Арлетта докурила, быстро разделась и забралась в кровать. Она была удивлена и, быть может, чуточку обижена, услышав, что я не хочу заниматься с ней любовью. Это было выше ее понимания. Я посидел рядышком с ней, пока она не заснула. А потом обнаружил в закромах Арлетты бутылку бренди и общался с ней, пока она не опустела.
Солнце встало. Началась привычная жара. Я обследовал все кухонные шкафчики, пока не нашел пыльную бутылку кулинарного хереса, который также выпил. Из семичасовых утренних новостей я узнал, что на территории «Экспо» обнаружен труп и полиция начала расследование загадочного убийства. В восемь часов сообщили, что де Голль выступил с яркой речью в Лионе, недвусмысленно высказавшись за предоставление Квебеку независимости. В половине девятого радиоприемник известил меня, что пресс-секретарь миссис Баттенберг опроверг слухи об отмене визита королевы на монреальскую выставку из-за возможных вылазок квебекских сепаратистов.
А к девяти часам утра отпечатки пальцев, снятые с обнаруженного около трупа пистолета, были идентифицированы как принадлежащие Ивену Майклу Таннеру, объявленному в розыск американцу, которому заочно предъявлены обвинения в похищении людей, терроризме и убийстве.
Я поглядел на тубы с героином и пожалел, что у меня нет шприца.
Глава двенадцатая
— Ты, надеюсь, понимаешь, что это верное самоубийство.
— Понимаю, — кивнул Эмиль.
— Самое настоящее самоубийство. У вас нет ни единого шанса.
— А я ни на что не рассчитываю. Я же не дурак, Ивен.
Вот в этом я позволил себе усомниться. Я взглянул на Эмиля, потом перевел взгляд на кровать, где спала Арлетта. Было уже около полудня, она все еще спала, и я ей страшно завидовал. Бессонница, решил я, скорее проклятье, чем благодать. Арлетте хотя бы на восемь из двадцати четырех часов удается избавлять себя от безумия человеческого существования. Боже, как же я ей завидовал!
Я снова бросил взгляд на Эмиля. Он сидел в компании своих боевиков: Жан и Жак Бертоны расположились от него по правую руку в позе готовых к прыжку львов, а по левую руку угрюмо нахохлился Клод. Сейчас он совсем не выглядит как безумный фанатик, подумал я. Более того, когда Клод начинал говорить, он производил впечатление вполне спокойного и рассудительного человека. Но это если отвлечься от смысла его слов.

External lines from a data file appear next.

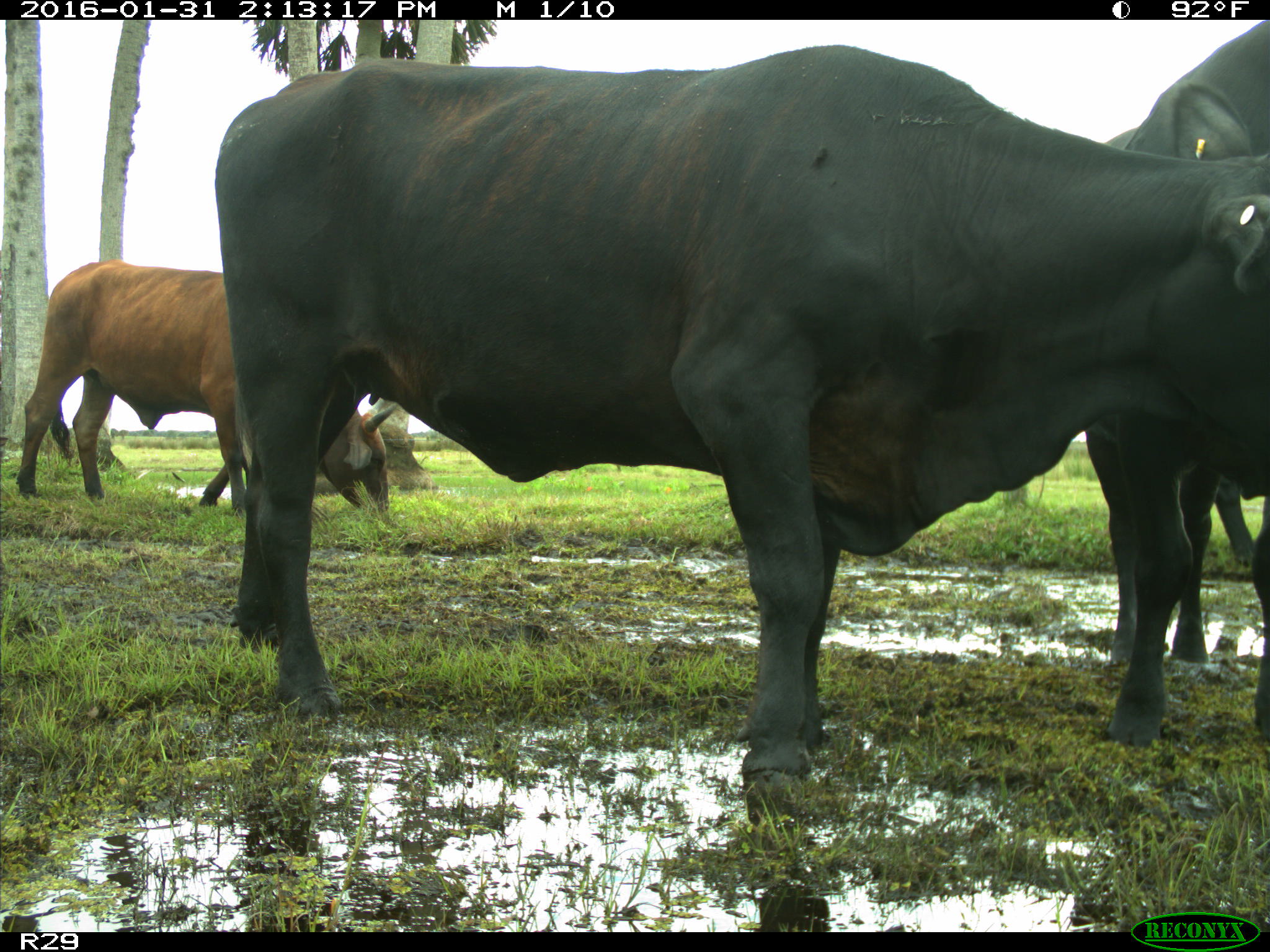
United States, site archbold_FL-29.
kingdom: Animalia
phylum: Chordata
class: Mammalia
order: Artiodactyla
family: Bovidae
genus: Bos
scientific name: Bos taurus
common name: domestic cow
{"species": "Bos taurus (domestic cow)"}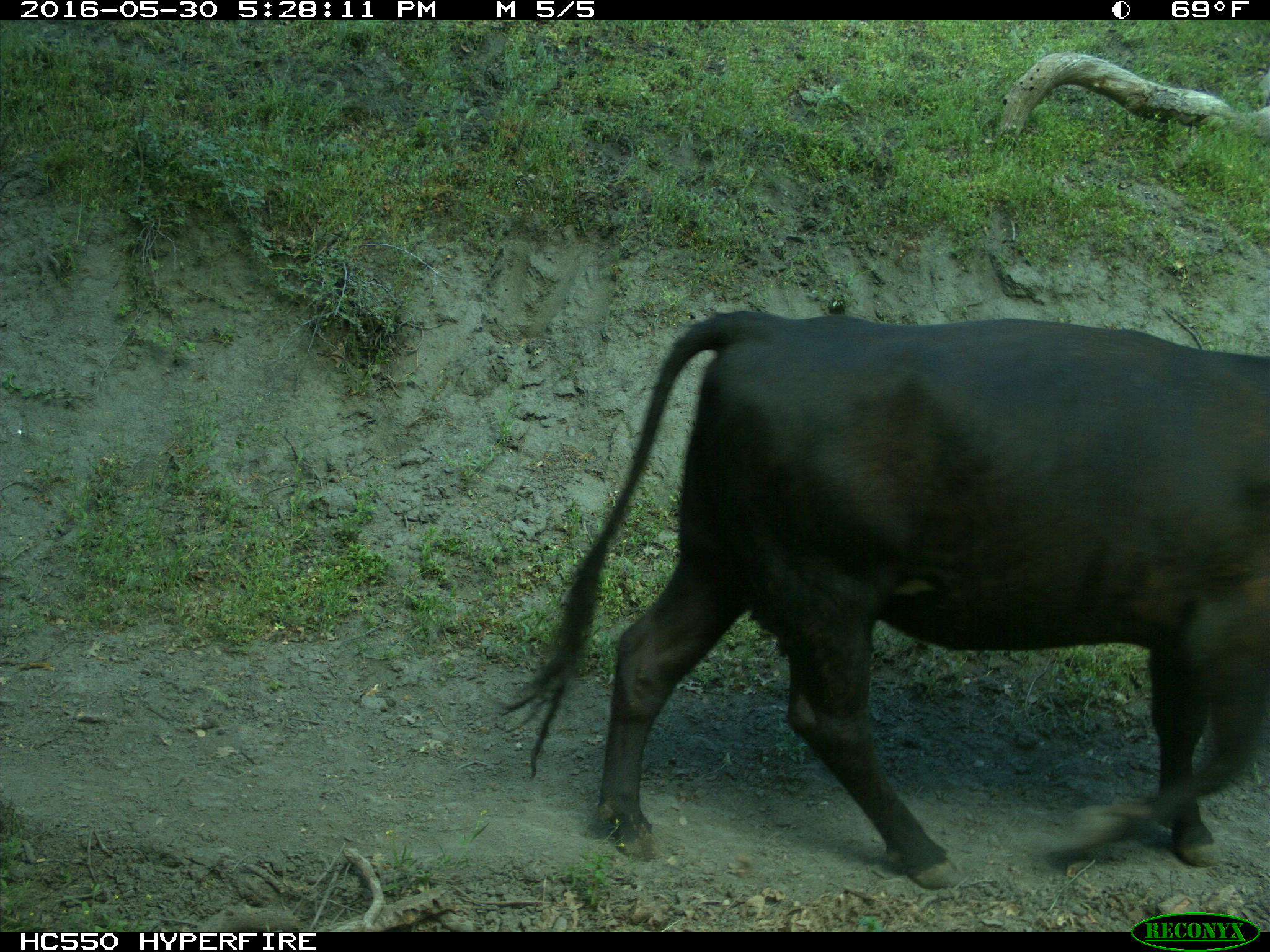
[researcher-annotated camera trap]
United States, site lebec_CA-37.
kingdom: Animalia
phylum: Chordata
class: Mammalia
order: Artiodactyla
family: Bovidae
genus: Bos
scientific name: Bos taurus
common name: domestic cow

— Я не боюсь смерти, Ивен.
— Речь не идет о твоем личном страхе смерти. Речь идет о движении…
— Для движения наша смерть важнее нашей жизни, — фраза звучала столь же великолепно на французском языке, как и на английском. — Движению требуются мученики, Ивен. Многими в этой стране Национальное Движение Квебека воспринимается как клоунада — увы, это так. Даже большинство сочувствующих считают нас сборищем чудаков и фанатиков не от мира сего. Разве нет?
— Все экстремистские движения производят такое впечатление, Эмиль…

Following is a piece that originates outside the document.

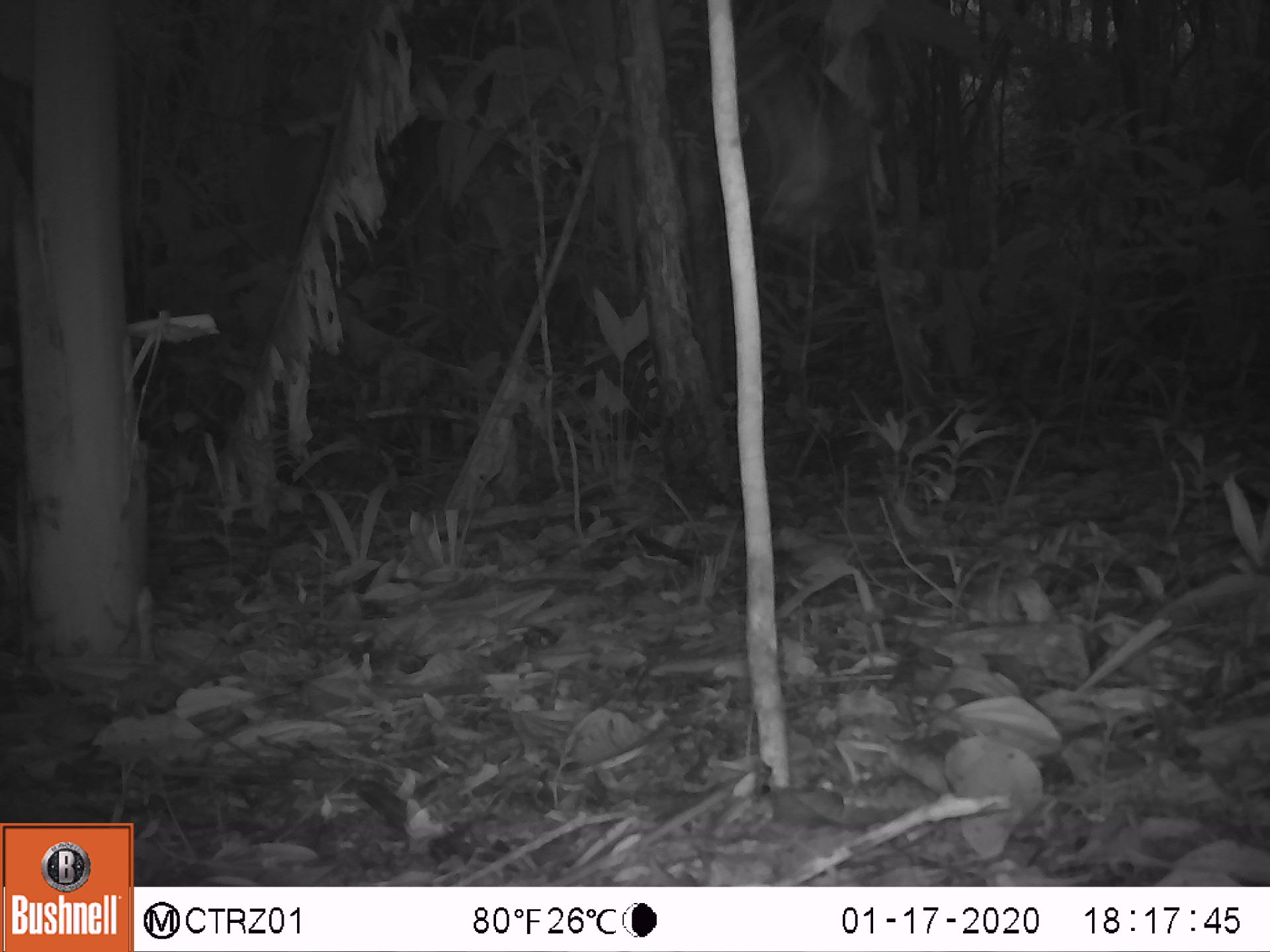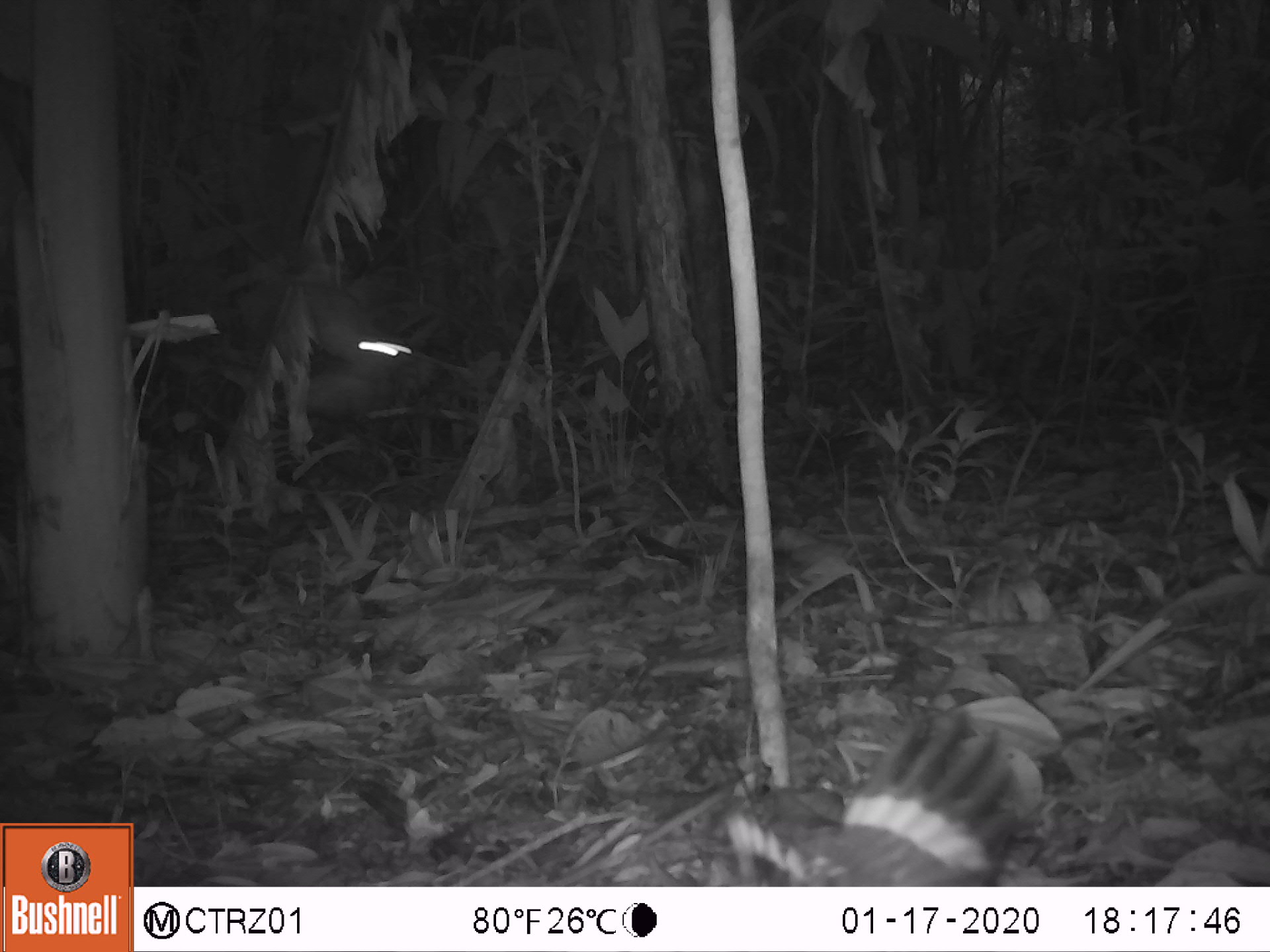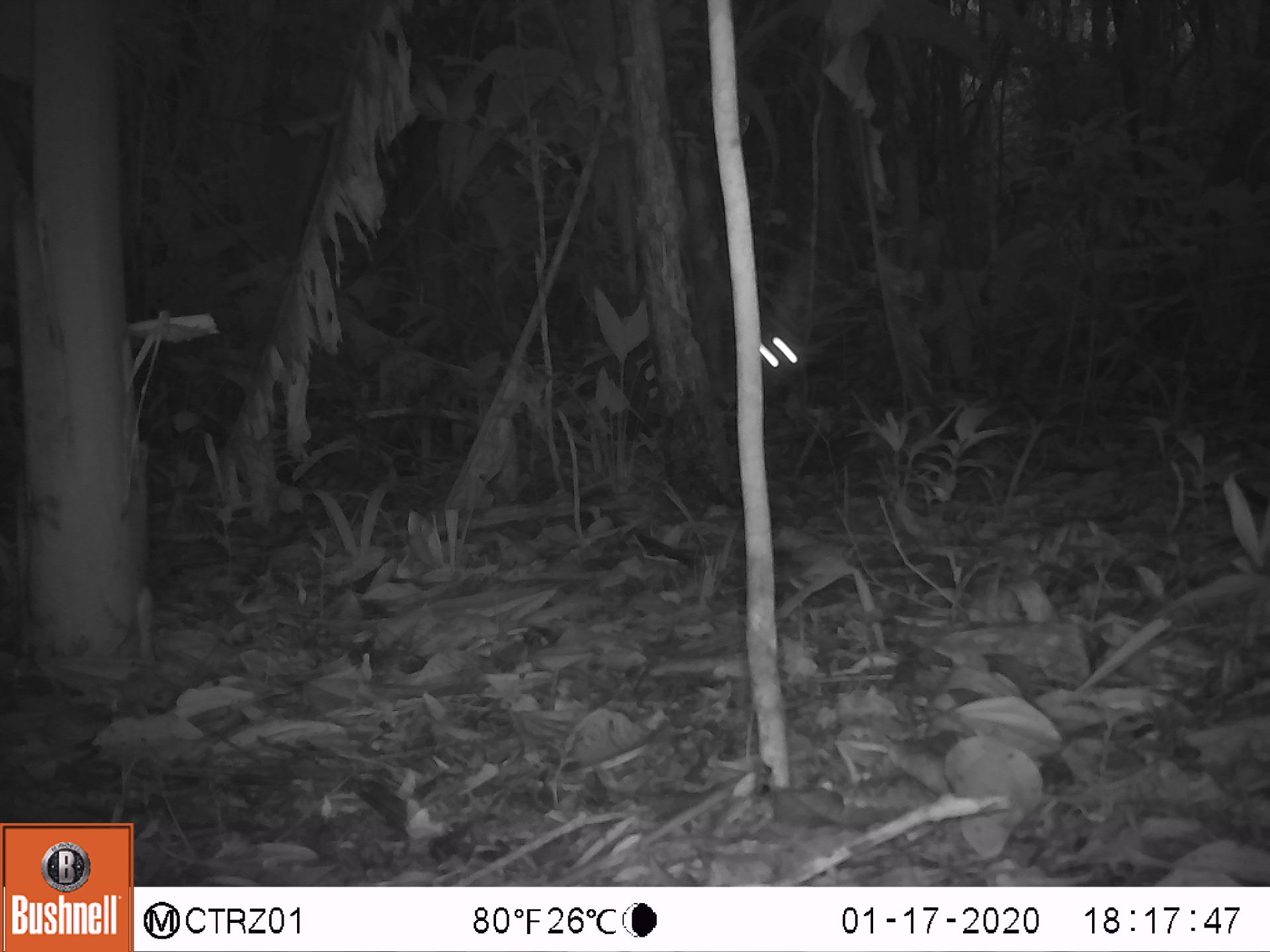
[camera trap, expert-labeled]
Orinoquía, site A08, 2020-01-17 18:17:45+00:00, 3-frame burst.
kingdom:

— Но как же изменить общественное мнение?
Я не успел дать ответ на этот вопрос.
— Огнем и кровью, — вставил Клод. Он прокашлялся и сплюнул для пущего эффекта. — Великим подвигом. Самопожертвованием.
— Вот именно! — закивал Эмиль. — Вот именно. Великим подвигом, смелым, дерзким и драматичным. Подвиг не должен подчиняться логике. Он может быть бессмысленным, он может быть заранее обречен на неудачу. Это не важно. Но это должно быть действие, которое вызовет противодействие! Подвиг даст поросль новых мучеников за общее дело. Почва свободы орошается кровью мучеников. Ты же знаешь это, Ивен, ты же прекрасно знаешь: ничто так не привлекает интерес к политической доктрине как публично заявленная готовность сторонников умереть за ее идеалы.

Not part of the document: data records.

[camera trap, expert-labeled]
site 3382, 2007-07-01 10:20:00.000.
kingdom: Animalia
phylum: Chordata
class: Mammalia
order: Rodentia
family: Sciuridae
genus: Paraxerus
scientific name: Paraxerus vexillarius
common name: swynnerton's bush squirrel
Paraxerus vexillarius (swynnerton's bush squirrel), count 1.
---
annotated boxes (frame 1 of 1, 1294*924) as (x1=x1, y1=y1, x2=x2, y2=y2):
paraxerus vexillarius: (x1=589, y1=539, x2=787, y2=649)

Я мог бы продолжать с ним жарко спорить, если бы не понимал, что он тысячу раз прав. В моей памяти тотчас всплыли десятки примеров, подтверждающих его правоту. Пасхальное восстание 1916 года в Дублине произошло в тот момент, когда половина населения страны отвергала республиканские идеи, а другой половине было на все наплевать. Восстание было подавлено, как на то и рассчитывали его лидеры. Англичане казнили зачинщиков, что ни для кого не стало неожиданностью. Но два года спустя партия Шинн Фейн триумфально победила на национальных выборах.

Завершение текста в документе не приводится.